Individuals
grabble with different identities as they choose which groups values their
different identities. Per Bloomaert (2015) “people define their “identity” in
relation to a multitude of different niches and by orienting to a multitude of
“centers” of normative order” (p.154). It is possible for our identities to
change over time as our values changes. For instance, some people move from
being atheist to Christians while others become more environmentally inclined with
an increase knowledge of global warming. When choosing what to write about for
this paper, my accent was no doubt at the top of the list, as a day rarely goes
by without someone either complementing or criticizing it.
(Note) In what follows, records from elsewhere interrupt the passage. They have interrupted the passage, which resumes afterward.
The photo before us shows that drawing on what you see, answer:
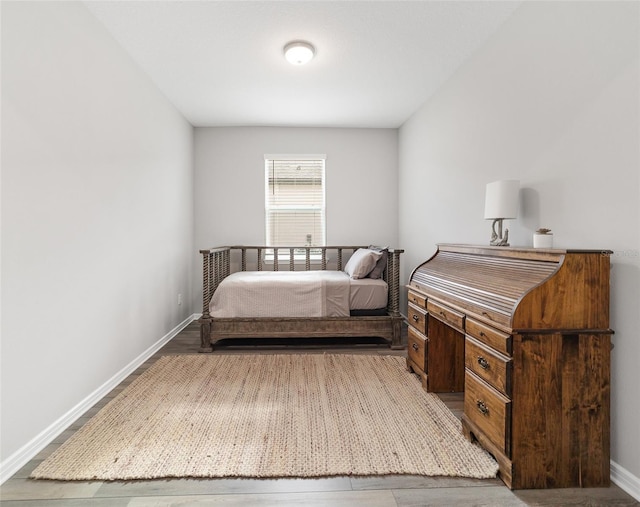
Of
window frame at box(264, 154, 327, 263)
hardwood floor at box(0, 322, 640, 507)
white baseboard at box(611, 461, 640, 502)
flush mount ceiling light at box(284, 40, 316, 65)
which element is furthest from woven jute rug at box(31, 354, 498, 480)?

Unlike some identities that people adopt
over time, I had no control over my accent neither did I choose to have the
accent. Cameroon is a former British and French colony and I grew up in a predominantly
French speaking region. Apart from French and English, I speak pidgin English
and my local dialect. Given that most people I grew up around speak almost the
way I do, it has never crossed my mind that someday I will be told I had an
accent. At the time, I did not consider my accent as an identity that will
could be used to set me apart from others or will be used to identify me as an
outsider. It was not until I arrived the United Stated that people started
either complementing or criticizing my accent.
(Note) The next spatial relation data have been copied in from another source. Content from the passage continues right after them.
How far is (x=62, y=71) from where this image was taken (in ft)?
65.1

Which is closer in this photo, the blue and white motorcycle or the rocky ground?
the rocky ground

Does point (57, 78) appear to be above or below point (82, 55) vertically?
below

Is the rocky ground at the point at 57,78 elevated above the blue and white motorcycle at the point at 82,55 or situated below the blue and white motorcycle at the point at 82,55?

It took a while for me to get
comfortable with the way I spoke as people often regarded me as an outsider. Given
that I did pronounce most words like most Americans do, some people found it
attracting and wanted to know more about me and where I come from while others
were impatient with me and will often be rude when asking me to repeat
something I just said. Personally, in the same way that my accent served as an
advantage to me, it was also a disadvantage. However, over time, I have learned
not to consider my accent as a disadvantage because everyone has an accent to
some respect. For instance, a Cameroonian will consider as having an accent if the
American was visiting Cameroon.
After
traveling to the United State, it became apparent to me that what I considered
as normal was not normal. I was repeatedly called out because of my accent. My
first few months in the US were the hardest especially given that very few
people said they could understand me and will would rarely pay attention to me
what I had to say. Coupled with all the cultural shocks I was experiencing, my
accent only made things worse. My so-called accent affected my communication with
others. I only engaged communication with those who sounded like myself. I had
a circle of friends that I spoke only with them and I spoke to any other person
only when it was necessary. As such, I seldom participated in class activities
because some of classmate would say they did not understand me. However, as
soon as accepted my accent for what it was and started talking slowly to
everyone who was patient enough to listen to me, my grades in class went up. Over
the years, I have made a conscious effort to talk slowly so that I could be
understood. This has proven to be successful as far less people complain about
not being able to understand me. Inasmuch, I have maintained my accent for the
most part, I learned to be patient with those who still have a hard time understanding
me especially at work. After identify my accent, most patients are more interested
in knowing where the accent is from as well as about my country. I see this as advantage
because I can educate them about my country which most Americans do not know. Rakic
et al (2011) explain that “a fundamental characteristic of person perception
and categorization is that people react to the first available and meaningful information
to categorize others” (p.16).
The
way I interact with those that share my accent is very different from those
that have a hard time understanding me when I talk. I am less restrained when I
am talking to someone from my country. This is because like me, they have the
same accent and will pick up what I am trying to say. However, if I was to talk
to someone with another identity, I will be more restrained and will try to
articulate my words so they can understand me.